April 11, 2013
Though Our Brains Are Different, They Respond To Music In The Same Way
Brett Smith for redOrbit.com - Your Universe Online
Music is everywhere in modern life, from retail stores to subway stations, and a new study suggests why it is able to bring so many people together. According to researchers, it´s because music has the power to affect different brains in the same way.
In a new report in the“¯European Journal of Neuroscience, Stanford scientists describe how they were able to use magnetic resonance imaging (MRI) to identify remarkably similar brain activity patterns among study participants as they listened to unfamiliar classical music.
"We spend a lot of time listening to music — often in groups, and often in conjunction with synchronized movement and dance," said senior author Vinod Menon, a professor of psychiatry and behavioral sciences at Stanford.
"Here, we've shown for the first time that despite our individual differences in musical experiences and preferences, classical music elicits a highly consistent pattern of activity across individuals in several brain structures including those involved in movement planning, memory and attention."
To isolate music, not language, as the primary stimulus, the research group used classical music without lyrics. The researchers also chose music that was unfamiliar to participants in an attempt to eliminate any previous biases or potential memories that might be elicited by hearing a certain song.
The study included 17 participants, nine men and eight women, who had little or no musical training. All of the participants were right-handed since left-handed people´s brains tend to diverge from the conventional maps of brain structures that are based on studies of right-handed persons.
While listening to the classical music through headphones, participants kept their heads in a fixed position within the MRI chamber, allowing their brains to be scanned for over nine minutes. During the scanning, participants listened to two different kinds of "pseudo-musical” stimuli. One stimulus had the classical music´s rhythm element removed, while the other stimulus kept the classical piece´s rhythm but removed its melodic and harmonic elements.
The team found that activity levels in several brain regions responded similarly across different individuals who were exposed to the same musical stimuli. The pseudo-music produced either a subtle response or no response in these same brain regions.
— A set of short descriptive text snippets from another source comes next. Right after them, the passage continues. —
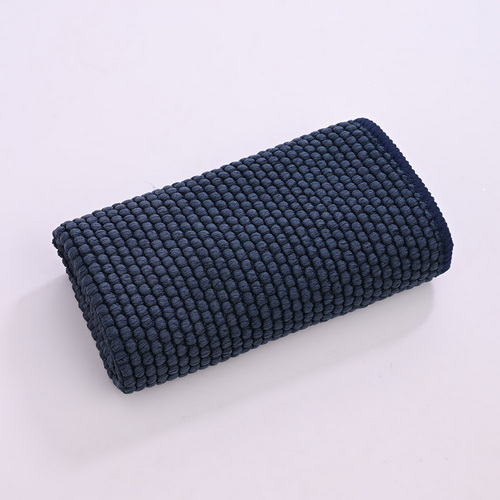 popcorn texture microfiber cleaning towel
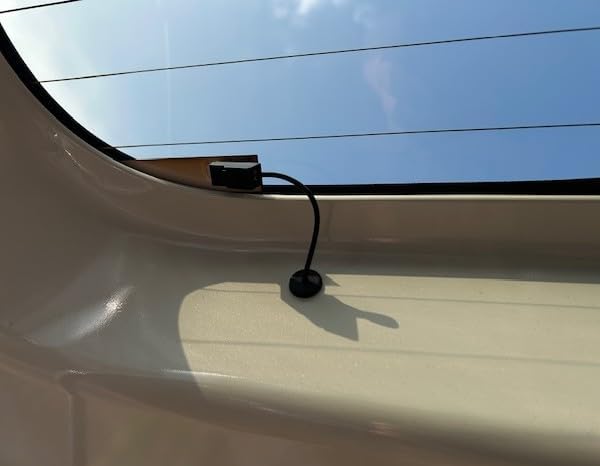 Fucaten Car Antenna Antenna Cover Compatible with Suzuki New Spacia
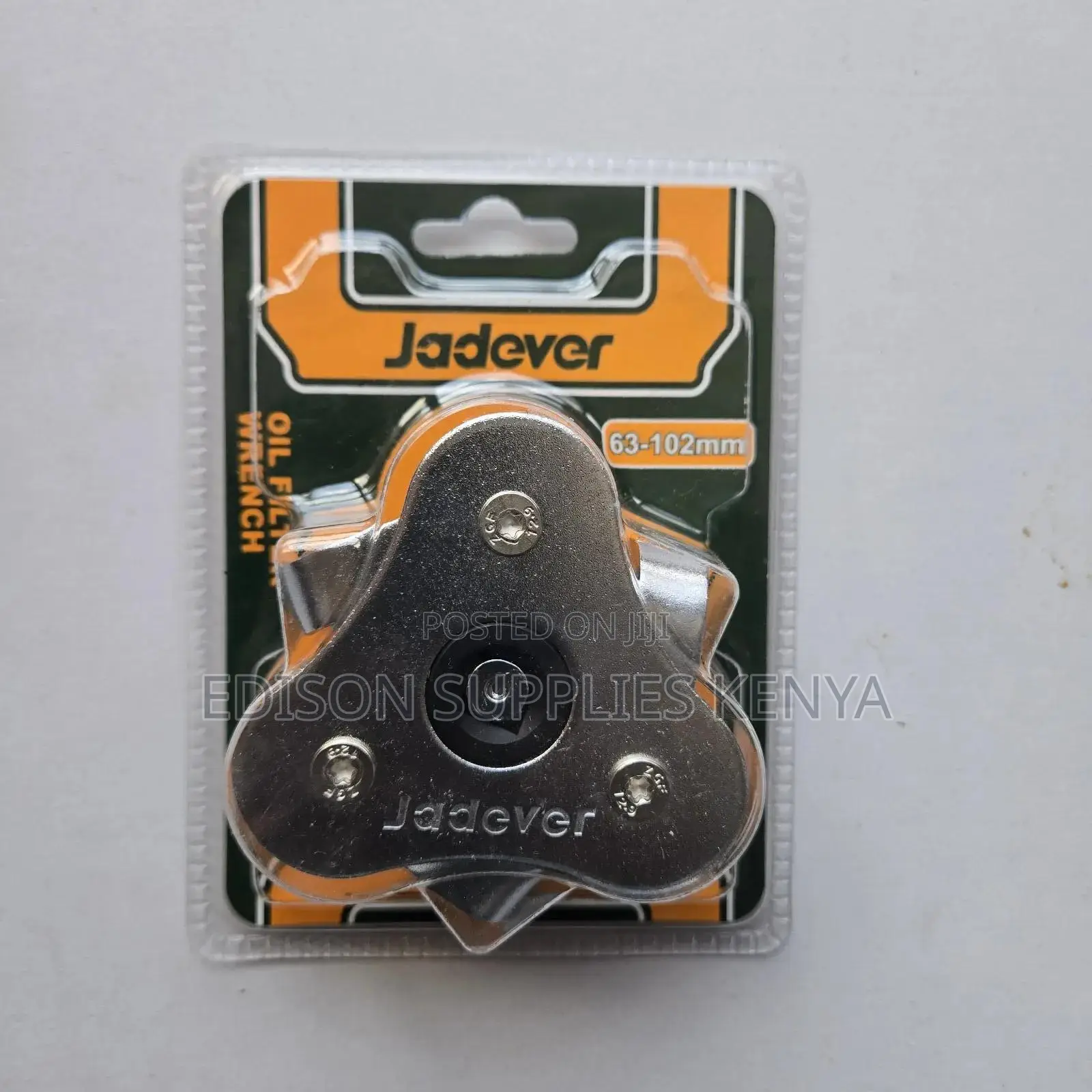 Three Leg Oil Filter Wrench Jadever Car Oil Filter Removal Tool 3 Jaw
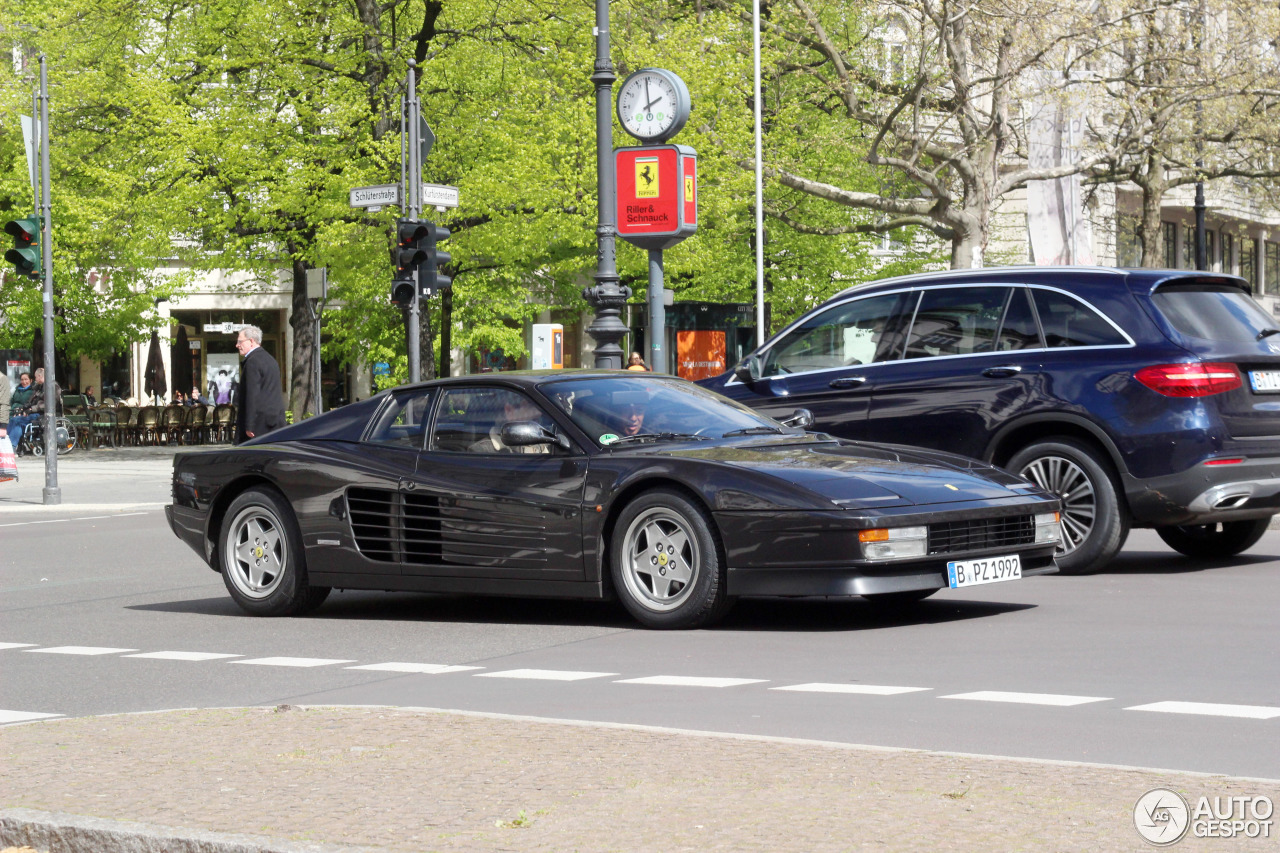 Ferrari Testarossa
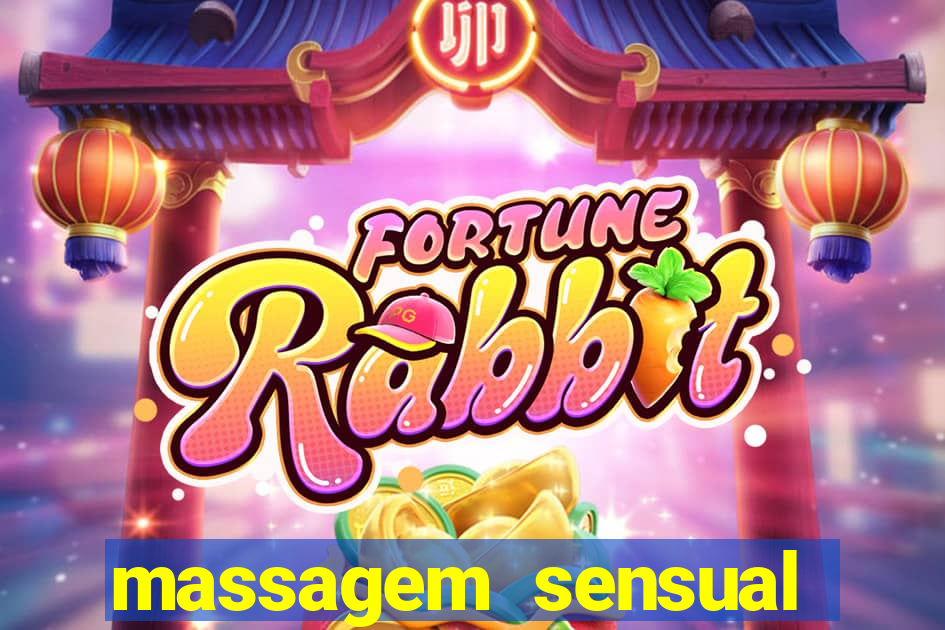 massagem sensual barra funda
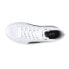 Фото #4 товара Puma Kaia 2.0 High Top Platform Womens White Sneakers Casual Shoes 39232501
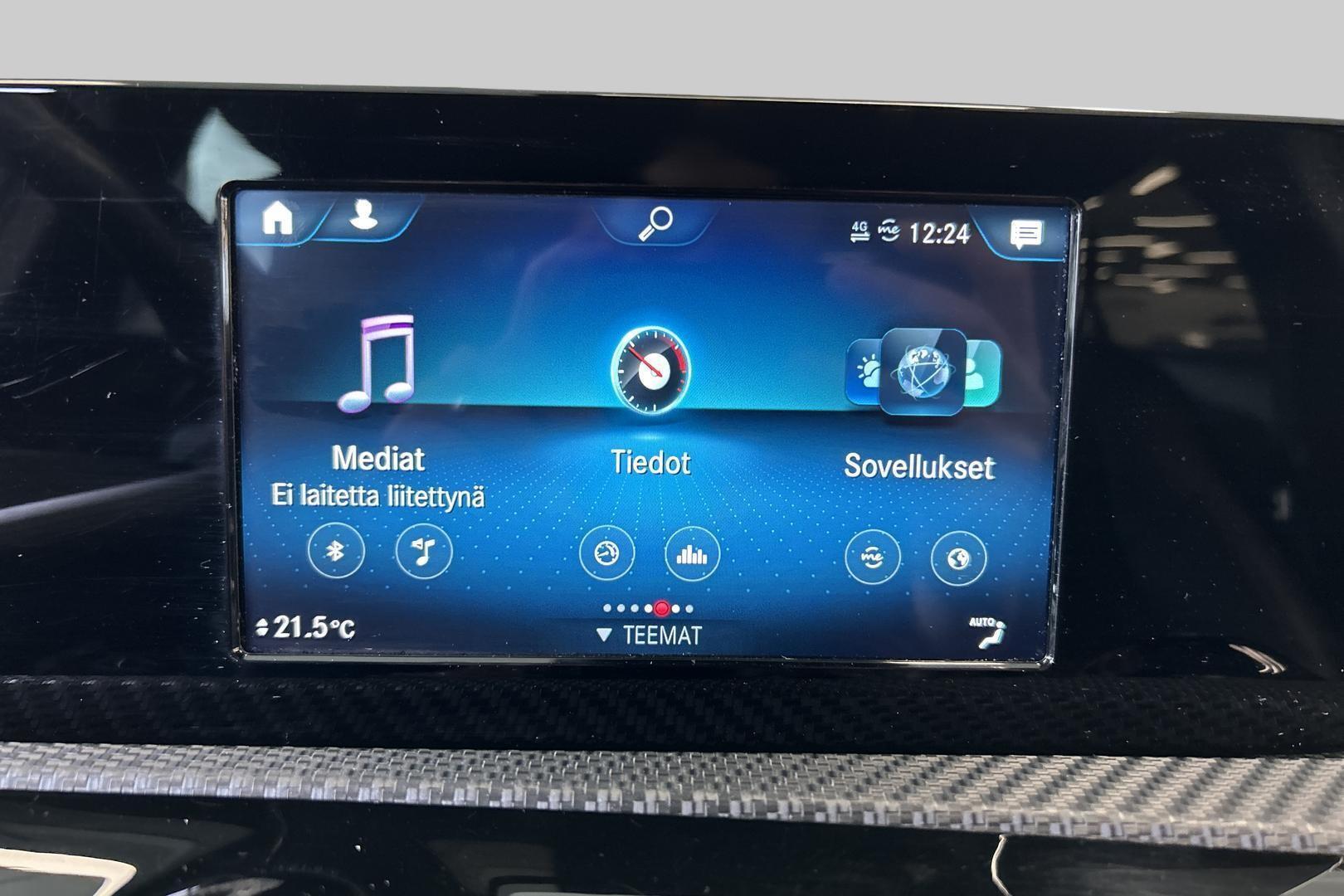 MERCEDES-BENZ A 2018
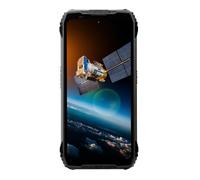 Blackview XPLORE 2 Satellite 5G Téléphone Portable Incassable 36Go+256Go/2To Android 15 6.73"" NFC/AI/Dual SIM - Noir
Some of the more active brain structures included the right-brain complements of two significant structures in the left-brain — the so-called Broca´s and Geschwind's areas, which are known to be vital for language understanding.
"These right-hemisphere brain areas track non-linguistic stimuli such as music in the same way that the left hemisphere tracks linguistic sequences," Menon explained.
The researchers also found significant activity in the motor-planning centers of the brain in response to music when compared with pseudo-music stimuli. This finding suggests that our brains react naturally to music by prepping for movements that often accompany music listening such as dancing, singing or clapping. Thus similar brain activity also makes it more likely that our movements can be socially coordinated.
"Our method can be extended to a number of research domains that involve interpersonal communication. We are particularly interested in language and social communication in autism," Menon said. "Do children with autism listen to speech the same way as typically developing children? If not, how are they processing information differently? Which brain regions are out of sync?"